### TASK TO CARRY OUT
Please could you give again the lines from the one holding "phylum: Chordata" through the final line of the data below, exactly, with no other lines?

### SOURCE DATA
↓

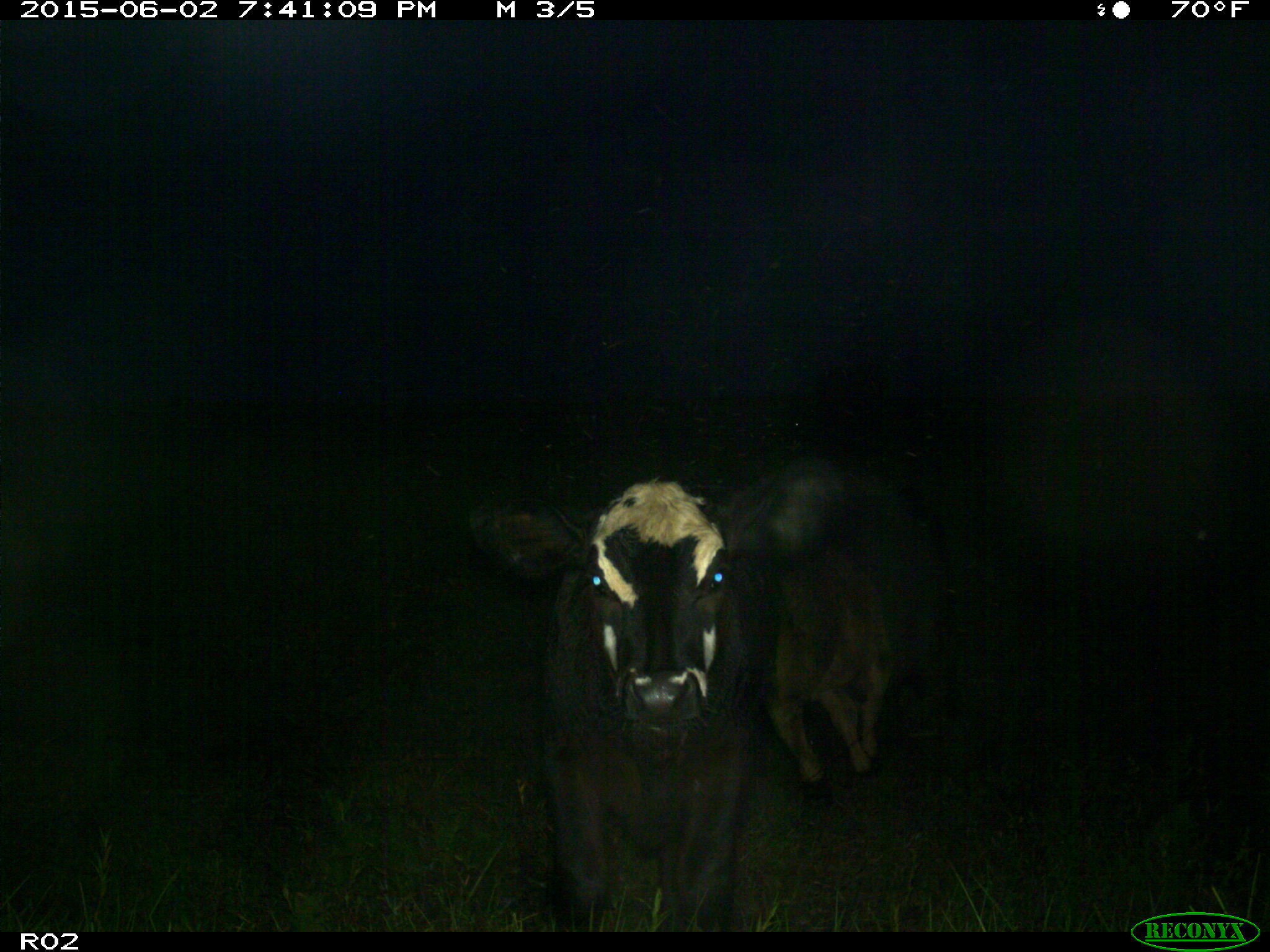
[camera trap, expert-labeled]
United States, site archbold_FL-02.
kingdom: Animalia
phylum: Chordata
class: Mammalia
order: Artiodactyla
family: Bovidae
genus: Bos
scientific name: Bos taurus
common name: domestic cow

↑

### ANSWER FOR THIS EXERCISE
phylum: Chordata
class: Mammalia
order: Artiodactyla
family: Bovidae
genus: Bos
scientific name: Bos taurus
common name: domestic cow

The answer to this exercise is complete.